Negli individuali alla pistola 25m nessuno ha ottenuto il punteggio massimo, in quanto la gara è molto competitiva per il particolare bersaglio dello Storico del San Gottardo. Il titolo di Re del Tiro viene conquistato da Thomas Huber (1976) della Kantonspolizei Schiessverein Zürich con 141 punti; miglior attivo è risultato Gaston Zemp (1970) del Pistolenklub Aesch di Basilea Campagna. Miglior giovane è la friborghese Lauriane Ambrosini (2004) della Societé de tir L’Echo de la Combert con 133 punti, mentre il miglior veterano è Paul Stutz (1955) della Kantonspolizei Schiessverein Zürich con 138 punti.

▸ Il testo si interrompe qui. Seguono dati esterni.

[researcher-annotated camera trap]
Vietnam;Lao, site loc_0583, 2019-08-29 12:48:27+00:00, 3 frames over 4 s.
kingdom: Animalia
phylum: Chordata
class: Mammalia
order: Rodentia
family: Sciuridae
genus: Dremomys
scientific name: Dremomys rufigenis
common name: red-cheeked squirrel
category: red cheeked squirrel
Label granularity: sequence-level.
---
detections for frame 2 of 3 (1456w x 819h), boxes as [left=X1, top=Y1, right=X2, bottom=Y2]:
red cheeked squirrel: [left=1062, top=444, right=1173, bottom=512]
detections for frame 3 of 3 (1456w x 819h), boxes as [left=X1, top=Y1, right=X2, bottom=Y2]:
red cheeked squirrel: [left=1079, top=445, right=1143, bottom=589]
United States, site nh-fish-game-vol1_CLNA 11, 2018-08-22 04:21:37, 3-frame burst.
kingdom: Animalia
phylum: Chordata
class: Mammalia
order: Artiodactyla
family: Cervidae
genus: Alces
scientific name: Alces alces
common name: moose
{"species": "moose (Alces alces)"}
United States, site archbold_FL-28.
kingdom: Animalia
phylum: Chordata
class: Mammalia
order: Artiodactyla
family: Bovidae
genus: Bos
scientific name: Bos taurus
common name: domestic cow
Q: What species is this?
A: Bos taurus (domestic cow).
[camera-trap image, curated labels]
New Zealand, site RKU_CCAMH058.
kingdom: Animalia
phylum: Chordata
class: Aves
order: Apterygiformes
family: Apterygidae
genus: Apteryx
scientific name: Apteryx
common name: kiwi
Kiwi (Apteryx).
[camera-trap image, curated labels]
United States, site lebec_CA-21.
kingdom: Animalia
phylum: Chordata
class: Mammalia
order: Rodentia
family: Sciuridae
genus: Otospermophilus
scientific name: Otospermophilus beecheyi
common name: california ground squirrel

Negli individuali al fucile 300m la competizione si è svolta con un testa a testa sui 74 punti sino a mezzogiorno, mentre nel pomeriggio – sempre con condizioni particolarmente favorevoli a livello di meteo – sono arrivati due punteggi pieni a 75. Il titolo di Re del Tiro se lo aggiudica Tomas Rovati (1993) della Tiratori di campagna di Contone-Quartino, che ha potuto conquistare grazie agli appoggi 99-97, superando l’appenzellese Marinus Kuonen (1968) della Stoss-Schützenverband che ha ottenuto un 94-96 negli appoggi di serie. Miglior giovane è la quindicenne Giulia Stuessi (2004) dei Tiratori Santa Maria di Iseo-Cimo con 74 punti e appoggio 95-97, mentre il miglior veterano è risultato Sergio Rusconi (1933) de La Mendrisiense con 74 punti e 99-89 nelle serie d’appoggio.

Per la prima volta nella competizione storica sono stati aggiudicati i premi alle sezioni che negli ultimi cinque anni hanno portato il maggior numero di giovani alla gara ai piedi del San Gottardo. Al fucile 300m il premio – una moneta d’oro con impresso il postiglione del San Gottardo donata da Roberto Scotti – se lo aggiudica la sua società, La Balernitana che ha portato in totale 61 giovani dal 2015 al 2019; seguono i Tiratori del San Gottardo con 59, i Tiratori del Lucomagno con 30, i Carabinieri Faidesi con 29, i Civici Carabinieri di Lugano 22 e i Tiratori di Campagna di Contone-Quartino con 20; seguono 11 ulteriori sezioni. Alla pistola il premio – donato da Renato Steffen –se lo è aggiudicata l’Unione Tiratori del Gottardo con 33 giovani partecipanti, seguiti dai Tiratori Mairano di Iragna con 12, i Carabinieri Faidesi con 10, i Tiratori della Greina e i Liberi Tiratori Chiasso con 6; seguono ulteriori 3 sezioni.

Durante l’assemblea, alla quale sono intervenuti i presidenti federativi Doriano Junghi (FTST) e Luca Filippini (FST), le sezioni hanno nominato il comitato 2019-2023 riconfermando Norman Gobbi (presidente), Maurizio Gianella (segretario), Enzo Jurietti (capo tiro), Carlo Peterposten (cassiere), Mauro Imperatori, Vanni Donini, Flavio Esposito, Daniele Guscetti e il nuovo Danilo Tomamichel, che sostituisce Bruno Barp dopo 12 anni di apprezzato impegno a favore dell’associazione.